[GIVEN RECORDS Boundary: Start]

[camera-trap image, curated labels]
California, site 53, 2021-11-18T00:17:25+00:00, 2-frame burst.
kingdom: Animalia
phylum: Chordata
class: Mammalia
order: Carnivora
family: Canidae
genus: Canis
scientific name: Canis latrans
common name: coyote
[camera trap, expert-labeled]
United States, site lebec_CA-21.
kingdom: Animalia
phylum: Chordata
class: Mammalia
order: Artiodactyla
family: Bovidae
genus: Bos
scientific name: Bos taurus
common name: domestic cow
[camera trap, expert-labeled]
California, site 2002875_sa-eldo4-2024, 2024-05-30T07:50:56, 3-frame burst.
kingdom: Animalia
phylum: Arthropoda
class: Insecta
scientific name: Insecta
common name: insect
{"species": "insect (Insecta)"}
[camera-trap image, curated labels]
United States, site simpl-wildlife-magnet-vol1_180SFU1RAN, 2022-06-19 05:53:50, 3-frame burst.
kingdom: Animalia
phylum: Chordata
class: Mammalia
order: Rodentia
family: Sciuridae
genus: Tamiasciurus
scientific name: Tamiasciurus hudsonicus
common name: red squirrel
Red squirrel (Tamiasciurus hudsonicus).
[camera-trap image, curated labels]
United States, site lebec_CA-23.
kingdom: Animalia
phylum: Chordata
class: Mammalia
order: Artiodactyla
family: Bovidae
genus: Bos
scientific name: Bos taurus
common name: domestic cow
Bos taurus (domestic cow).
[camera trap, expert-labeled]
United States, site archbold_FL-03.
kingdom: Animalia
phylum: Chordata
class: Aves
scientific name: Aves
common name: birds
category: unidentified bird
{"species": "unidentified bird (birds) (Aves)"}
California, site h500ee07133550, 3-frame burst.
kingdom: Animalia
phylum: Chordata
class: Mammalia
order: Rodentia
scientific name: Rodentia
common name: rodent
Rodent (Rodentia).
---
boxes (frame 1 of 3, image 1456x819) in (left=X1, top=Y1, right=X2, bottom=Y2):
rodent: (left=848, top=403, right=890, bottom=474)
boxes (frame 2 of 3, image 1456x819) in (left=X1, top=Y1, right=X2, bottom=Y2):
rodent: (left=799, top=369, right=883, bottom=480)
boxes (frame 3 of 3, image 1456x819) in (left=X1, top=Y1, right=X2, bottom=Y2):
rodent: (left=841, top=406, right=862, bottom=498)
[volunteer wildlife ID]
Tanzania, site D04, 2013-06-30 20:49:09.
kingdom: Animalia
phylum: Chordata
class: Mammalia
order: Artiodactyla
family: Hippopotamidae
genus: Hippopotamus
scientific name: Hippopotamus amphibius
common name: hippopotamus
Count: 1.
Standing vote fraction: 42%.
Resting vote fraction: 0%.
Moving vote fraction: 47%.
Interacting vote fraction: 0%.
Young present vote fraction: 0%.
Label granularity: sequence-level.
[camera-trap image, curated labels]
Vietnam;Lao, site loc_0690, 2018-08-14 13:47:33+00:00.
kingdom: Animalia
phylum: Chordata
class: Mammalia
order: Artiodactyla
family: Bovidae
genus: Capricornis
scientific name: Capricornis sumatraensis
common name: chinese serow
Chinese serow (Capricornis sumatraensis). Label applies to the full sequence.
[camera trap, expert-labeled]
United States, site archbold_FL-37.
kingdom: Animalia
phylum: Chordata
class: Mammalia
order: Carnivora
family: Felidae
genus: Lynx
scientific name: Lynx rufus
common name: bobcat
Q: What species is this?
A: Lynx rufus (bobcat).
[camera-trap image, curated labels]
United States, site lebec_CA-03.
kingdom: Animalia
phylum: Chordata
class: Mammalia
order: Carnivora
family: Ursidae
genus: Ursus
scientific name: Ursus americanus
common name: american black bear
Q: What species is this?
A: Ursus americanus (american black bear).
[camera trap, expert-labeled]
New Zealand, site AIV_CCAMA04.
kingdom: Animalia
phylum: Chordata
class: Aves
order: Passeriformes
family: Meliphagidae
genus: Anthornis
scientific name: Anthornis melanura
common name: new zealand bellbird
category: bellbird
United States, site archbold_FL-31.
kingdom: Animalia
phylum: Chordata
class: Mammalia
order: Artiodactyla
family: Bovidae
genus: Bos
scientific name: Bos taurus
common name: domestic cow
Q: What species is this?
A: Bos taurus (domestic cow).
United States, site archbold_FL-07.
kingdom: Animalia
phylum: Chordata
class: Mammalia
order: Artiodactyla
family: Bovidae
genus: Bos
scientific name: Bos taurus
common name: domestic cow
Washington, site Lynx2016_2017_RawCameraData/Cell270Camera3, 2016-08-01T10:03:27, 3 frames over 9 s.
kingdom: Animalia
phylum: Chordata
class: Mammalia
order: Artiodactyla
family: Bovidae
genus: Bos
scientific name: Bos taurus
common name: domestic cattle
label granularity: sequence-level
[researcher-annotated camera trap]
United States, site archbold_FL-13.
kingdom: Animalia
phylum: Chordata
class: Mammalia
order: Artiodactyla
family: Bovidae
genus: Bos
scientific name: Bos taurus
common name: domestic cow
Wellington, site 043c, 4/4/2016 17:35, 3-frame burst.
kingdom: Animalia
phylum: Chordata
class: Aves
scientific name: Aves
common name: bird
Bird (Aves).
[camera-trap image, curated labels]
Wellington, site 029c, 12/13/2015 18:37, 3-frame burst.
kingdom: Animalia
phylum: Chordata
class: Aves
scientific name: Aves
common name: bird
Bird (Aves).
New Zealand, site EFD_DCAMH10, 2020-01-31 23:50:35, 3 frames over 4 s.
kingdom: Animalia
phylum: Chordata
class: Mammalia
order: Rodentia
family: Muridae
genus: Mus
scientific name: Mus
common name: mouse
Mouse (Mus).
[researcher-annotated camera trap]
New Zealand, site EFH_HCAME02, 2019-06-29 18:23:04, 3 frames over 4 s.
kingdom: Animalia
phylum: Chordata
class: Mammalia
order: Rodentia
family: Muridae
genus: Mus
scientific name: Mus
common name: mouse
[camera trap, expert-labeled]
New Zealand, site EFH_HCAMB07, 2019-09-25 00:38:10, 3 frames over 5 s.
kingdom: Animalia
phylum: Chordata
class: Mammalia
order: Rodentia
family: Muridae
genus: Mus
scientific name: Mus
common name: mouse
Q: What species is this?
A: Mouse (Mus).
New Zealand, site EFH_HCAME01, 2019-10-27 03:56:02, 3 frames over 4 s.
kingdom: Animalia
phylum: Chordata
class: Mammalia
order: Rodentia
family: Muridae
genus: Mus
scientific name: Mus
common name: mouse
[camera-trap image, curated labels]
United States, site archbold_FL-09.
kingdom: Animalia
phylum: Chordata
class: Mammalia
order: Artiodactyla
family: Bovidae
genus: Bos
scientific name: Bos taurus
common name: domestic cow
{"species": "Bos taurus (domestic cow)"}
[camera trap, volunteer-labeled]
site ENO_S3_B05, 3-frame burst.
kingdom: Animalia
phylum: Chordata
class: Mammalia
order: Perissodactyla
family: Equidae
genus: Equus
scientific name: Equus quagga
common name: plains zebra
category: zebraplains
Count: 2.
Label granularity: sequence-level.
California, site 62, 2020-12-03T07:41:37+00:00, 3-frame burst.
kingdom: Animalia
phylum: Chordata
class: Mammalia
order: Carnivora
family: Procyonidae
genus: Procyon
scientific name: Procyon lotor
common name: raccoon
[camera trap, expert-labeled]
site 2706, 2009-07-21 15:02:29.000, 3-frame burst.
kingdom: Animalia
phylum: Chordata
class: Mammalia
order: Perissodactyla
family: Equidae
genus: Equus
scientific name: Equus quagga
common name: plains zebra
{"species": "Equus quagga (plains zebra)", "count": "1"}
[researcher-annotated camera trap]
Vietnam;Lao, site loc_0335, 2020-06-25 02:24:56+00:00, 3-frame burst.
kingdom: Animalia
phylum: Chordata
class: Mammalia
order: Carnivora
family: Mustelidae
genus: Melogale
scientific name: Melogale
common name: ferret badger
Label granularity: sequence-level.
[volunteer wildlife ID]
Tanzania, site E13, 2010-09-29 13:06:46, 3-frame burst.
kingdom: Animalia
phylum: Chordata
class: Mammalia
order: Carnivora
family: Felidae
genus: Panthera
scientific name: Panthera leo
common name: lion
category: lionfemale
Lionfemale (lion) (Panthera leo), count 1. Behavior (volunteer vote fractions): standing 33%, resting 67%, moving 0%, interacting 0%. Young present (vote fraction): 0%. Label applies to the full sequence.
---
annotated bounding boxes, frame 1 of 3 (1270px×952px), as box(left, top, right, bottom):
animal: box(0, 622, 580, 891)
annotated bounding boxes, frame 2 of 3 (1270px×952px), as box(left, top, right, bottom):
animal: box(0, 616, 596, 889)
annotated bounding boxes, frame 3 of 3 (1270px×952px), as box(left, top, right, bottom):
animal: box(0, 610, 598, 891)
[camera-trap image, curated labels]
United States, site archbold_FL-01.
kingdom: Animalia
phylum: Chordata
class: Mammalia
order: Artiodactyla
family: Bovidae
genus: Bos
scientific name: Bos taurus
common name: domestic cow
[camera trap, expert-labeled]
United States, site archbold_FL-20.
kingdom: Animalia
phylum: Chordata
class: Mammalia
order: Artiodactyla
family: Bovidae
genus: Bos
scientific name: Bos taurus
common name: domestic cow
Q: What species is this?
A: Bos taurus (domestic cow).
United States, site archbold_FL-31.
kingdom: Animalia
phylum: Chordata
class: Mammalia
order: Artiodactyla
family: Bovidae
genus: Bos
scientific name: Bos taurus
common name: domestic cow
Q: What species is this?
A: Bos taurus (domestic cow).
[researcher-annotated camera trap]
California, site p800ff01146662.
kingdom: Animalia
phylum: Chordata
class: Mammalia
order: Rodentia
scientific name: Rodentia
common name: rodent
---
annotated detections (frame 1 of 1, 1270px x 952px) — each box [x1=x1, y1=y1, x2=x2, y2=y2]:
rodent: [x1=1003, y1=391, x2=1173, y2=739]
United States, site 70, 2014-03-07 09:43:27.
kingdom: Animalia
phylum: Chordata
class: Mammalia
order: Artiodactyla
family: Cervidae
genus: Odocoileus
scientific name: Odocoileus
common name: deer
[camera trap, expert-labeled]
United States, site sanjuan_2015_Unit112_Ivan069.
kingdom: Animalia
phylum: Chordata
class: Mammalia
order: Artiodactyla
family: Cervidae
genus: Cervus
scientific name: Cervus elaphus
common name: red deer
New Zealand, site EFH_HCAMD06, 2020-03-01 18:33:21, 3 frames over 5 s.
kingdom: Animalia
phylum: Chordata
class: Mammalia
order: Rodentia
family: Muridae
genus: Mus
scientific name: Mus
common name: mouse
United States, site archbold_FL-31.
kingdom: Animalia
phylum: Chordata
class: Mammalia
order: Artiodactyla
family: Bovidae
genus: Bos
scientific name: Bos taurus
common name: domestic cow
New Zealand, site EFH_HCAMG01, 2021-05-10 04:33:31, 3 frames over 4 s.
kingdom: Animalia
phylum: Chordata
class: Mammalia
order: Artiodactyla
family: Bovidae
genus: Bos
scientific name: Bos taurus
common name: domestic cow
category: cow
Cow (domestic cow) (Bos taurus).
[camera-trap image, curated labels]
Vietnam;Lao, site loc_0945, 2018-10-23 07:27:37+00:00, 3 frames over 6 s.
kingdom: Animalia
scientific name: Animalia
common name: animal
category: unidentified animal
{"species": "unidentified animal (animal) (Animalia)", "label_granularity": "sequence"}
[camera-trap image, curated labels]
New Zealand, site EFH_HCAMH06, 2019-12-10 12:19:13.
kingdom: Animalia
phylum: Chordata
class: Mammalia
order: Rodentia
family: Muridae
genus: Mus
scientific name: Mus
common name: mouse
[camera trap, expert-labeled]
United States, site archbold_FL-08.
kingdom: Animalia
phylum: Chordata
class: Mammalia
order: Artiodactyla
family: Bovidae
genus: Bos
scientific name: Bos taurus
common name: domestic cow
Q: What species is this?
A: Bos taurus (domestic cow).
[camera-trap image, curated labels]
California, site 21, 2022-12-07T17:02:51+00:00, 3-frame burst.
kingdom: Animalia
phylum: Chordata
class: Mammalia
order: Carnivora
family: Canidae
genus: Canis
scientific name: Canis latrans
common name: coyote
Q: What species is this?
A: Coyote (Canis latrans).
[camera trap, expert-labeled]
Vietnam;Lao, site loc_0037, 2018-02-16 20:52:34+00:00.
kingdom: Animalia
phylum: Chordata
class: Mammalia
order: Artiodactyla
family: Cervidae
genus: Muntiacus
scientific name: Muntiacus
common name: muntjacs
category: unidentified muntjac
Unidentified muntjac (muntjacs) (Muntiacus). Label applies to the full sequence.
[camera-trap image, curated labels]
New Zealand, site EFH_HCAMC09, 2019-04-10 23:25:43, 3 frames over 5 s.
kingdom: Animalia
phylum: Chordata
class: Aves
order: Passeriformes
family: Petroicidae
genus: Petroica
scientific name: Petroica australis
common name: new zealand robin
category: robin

[GIVEN RECORDS Boundary: End]

WHAT TO WORK ON = Every line holding the word "Tanzania" should be copied out of the records above.

EXERCISE RESPONSE =
Tanzania, site D04, 2013-06-30 20:49:09.
Tanzania, site E13, 2010-09-29 13:06:46, 3-frame burst.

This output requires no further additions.